Sure you do. It only happened a week ago. What? You’ve forgotten already, on the basis that Josh Duhamel is the dullest man who’s ever lived? You think that wasting even a drop of brainpower on someone as inherently dreary as Josh Duhamel is a criminal misuse of humanity’s potential? Yeah, us too, actually.
But tough, because the stripper who Josh Duhamel allegedly had his ferociously mundane way with isn’t letting go of her moment in the spotlight. She’s publicly apologised to Fergie for having sex with her husband, whatever his name is. We’ve forgotten already. That’s how boring he is.
We’re ready to declare this – Josh Duhamel is a genius. Somehow he’s managed to become so unremittingly dull that he can get away with anything he likes. Take this stripper thing – Josh has been accused of having sex with a stripper behind Fergie’s back. Anybody else would have been hounded by the press until they broke down and confessed, but not Josh Duhamel. Josh Duhamel is so boring that nobody cares.
It’s such a brilliant tactic. Nobody can rouse any enthusiasm for anything he does, so he may as well do whatever he likes. If Josh Duhamel can get away with allegedly having it off with a stripper, then he should see what else he can do before anyone starts to notice him. He should rob banks, happyslap pensioners for their chips and start annexing small European principalities willy nilly. Sure, it’d annoy people but, so long as it was being done by Josh Duhamel, nobody would be able to rouse the enthusiasm to complain about any of it.
But just because Josh Duhamel is a wandering vacuum of all-encompassing nothingness, it doesn’t mean that everyone’s given up on the stripper story. Nicole Forrester, the stripper at the centre of all this, is still doing her best to bang on about it at every opportunity. So much so, in fact, that she’s decided to publicly apologise to Fergie for all the terrible things she did with Josh, just to string out her 15 minutes. US Magazine reports:
“I’m sorry.” At the time of the one-night stand, she explains “I thought, ‘Nobody’s gonna find out. It’s not gonna hurt anybody… I’m sorry that I didn’t think of it like I think of it now.” Things have been tough for Forrester since the news broke.

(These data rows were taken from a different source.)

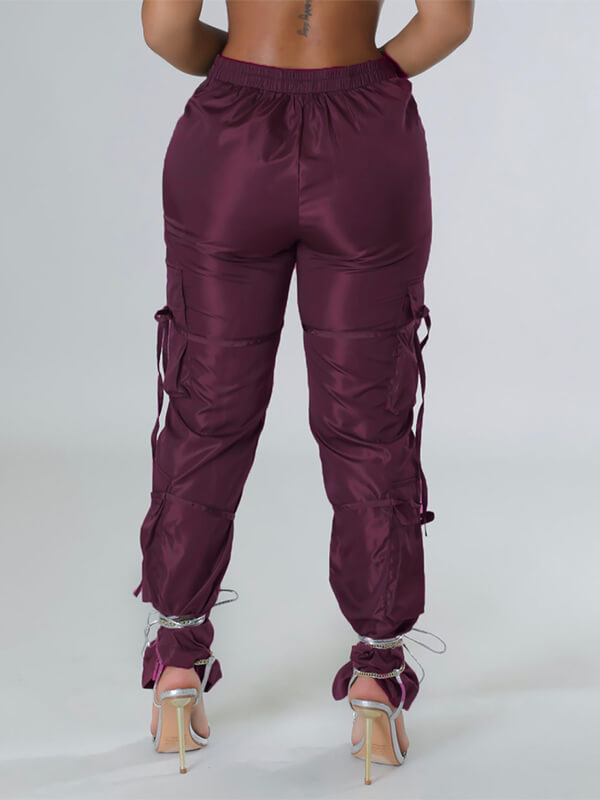 mangocouture Zip-Front Cargo Pants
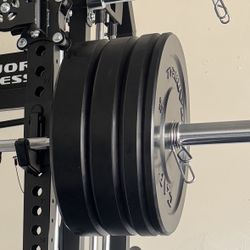  Olympic Rubber Bumper Plate Set | Brand New | Free Delivery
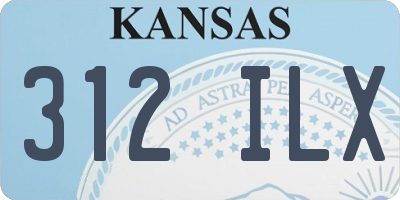 KS license plate 312ILX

Her son even told her “‘you’re disgusting. I didn’t know you had sex with him,’” she claims.
You have to feel for Nicole Forrester. After all, how was she to know that allegedly sleeping with a married actor and then voluntarily doing numerous high profile paid interviews about it on TV, radio and in print would lead to people finding out about it? She’s the real victim here. That poor woman.
Still, at least the total public apathy towards Nicole Forrester’s claims mean that Josh Duhamel’s film career won’t be put in any danger. He’ll still be able to turn out first-class performances like he did in… oh, look, we don’t know. We can’t even be arsed to Google him. He’ll be fine.